はぁと溜め息を吐く。私にこんなものを見せて一体何がしたいのか。罪を犯したのなら、まずその記憶を取り戻すのが一番ではないのか。名前すら思い出せないような状況で、どうすることもできない。こんな化け物を召喚できるような力があるならば、そちらの方が簡単なことではないのか。

試しにそのような事を呟いてみたが、反応はなかった。ここまできて盗聴器だの監視カメラだのがあるとは考えにくい。こんなことができる輩は、もっと特別な方法で自分を監視しているのではないか。

考えても無駄だ。起き上がって、完全に気配が消えた廊下に出る。化け物の痕跡は全くなかった。人間ならば広いが、化け物にとってはちっぽけであろうこの狭さの廊下を無理やり歩いたのだろうか。そう思うと滑稽で笑ってしまった。


時計がなく、起きる時はいつも同じ暗さなので、あれからどのぐらい経ったのかが分からない。印をつけるようなものもなければ、それが残っているという保証もない。

ここまできて不思議なのが、自分の生理現象についてだった。何も摂取していないのに、空腹を感じない。眠気はないが、いつの間にか気を失っている。当然排泄などの行為も必要ない。食べ物でも娯楽でも、何かが欲しいという感情が湧かない。自分はただひたすらにこの屋敷に寝転び、たまに起き上がっては走り回ってみたり、外に出ようとするだけだった。
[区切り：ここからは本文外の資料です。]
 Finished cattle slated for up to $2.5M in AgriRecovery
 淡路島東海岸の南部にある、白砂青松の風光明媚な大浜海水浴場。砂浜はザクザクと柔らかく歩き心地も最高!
あれから何度か塀や門登ったりしてみたが、結果は同じだった。雑草を結んでロープにしてみたり、試しに噛んでみたりしたが、何も成果はなかったし、思うところもなかった。別に不味いとは思わないが、食べたい気持ちも湧かない。

何か私は人間以外の生物に変化させられているのではないか。そんな風に思うこともあった。

私を人だと証明してくれるものはこの思考と、水面に映る顔、目に見える手足ぐらいだ。しかしそれを比較する方法もないので、本当に正しいかは分からない。